Marie Roker-Jones wonders how we explain to our sons that Stand Your Ground Law gives an adult the right to kill a teen boy?
My son told me the verdict in the Zimmerman trial. Three simple words: “Mom, not guilty”. My 15 year old who has been watching this trial from the beginning. At first I tried to register if he was joking just to see my reaction. As I turned on the news, I stood quietly for such a long time, he had to ask me if I was ok.
My first thought was, “Are you ok?” I was shocked, disappointed and slowly became outraged. Until I looked at my son and realized that this wasn’t about me. It was about the countless “Trayvon Martins” who have died because of gun violence.
Let’s be honest, most of these deaths were black on black crimes and the growing crime rate in Chicago sheds light on the fragility of the life of young black males. As the mom of two boys: a teen and a toddler, I have a visual daily reminder of the developmental stages of black boys. While most adults coo and play with my toddler, they’re apprehensive about my 5’10 teen son. I look at my son through society’s eyes, I wonder if he will be approached by the NYPD for Stop and Frisk? At what point will women clutch their handbags and men shift uncomfortably when he steps on an elevator? At what point will he start thinking less about his comfort level and more about making others feel safe around him?

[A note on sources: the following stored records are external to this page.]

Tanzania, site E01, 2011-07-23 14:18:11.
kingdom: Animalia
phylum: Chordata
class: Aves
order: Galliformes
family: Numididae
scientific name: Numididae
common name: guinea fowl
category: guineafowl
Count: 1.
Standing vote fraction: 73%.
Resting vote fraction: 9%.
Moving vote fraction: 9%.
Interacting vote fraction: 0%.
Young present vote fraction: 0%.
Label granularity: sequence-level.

Jonathan Lethem asks in his book, The Fortress of Solitude, “What age is a black boy when he learns that he is scary?” Last night the bigger question became, “What age is a black boy when he learns the value of his life?” My son learned the answer to this question at 15 years old. When I asked him what he thought and felt about the verdict, he simply responded “I’m shocked”. As an adult, I was barely able to process the information, so I knew that he was still trying to make sense of it all. He summed up his thoughts in a simple Facebook post: “I guess Florida doesn’t care about the life of teenagers”.
His post made me look at the verdict through his eyes. He wasn’t thinking about the complexities of the judicial system or why the jury acquitted George Zimmerman. He was thinking about the value of his life. I thought about how Zimmerman’s defense attorneys gloated about their victory as if they’ve just won an NBA Championship. There was little remorse or respect for the life of Trayvon Martin.
Children are polarized thinkers until they become teenagers. At this point, the world is no longer black and white, so they start to question the areas of gray that don’t make sense to them. They start to question the integrity, intelligence and common sense of adults. How can we tell them to be fair and to think before you act, when we are guilty of doing these things.
How do we explain to them that Stand Your Ground Law gives an adult the right to kill a teen boy? How can we tell them that they are the future but we do little to protect that future?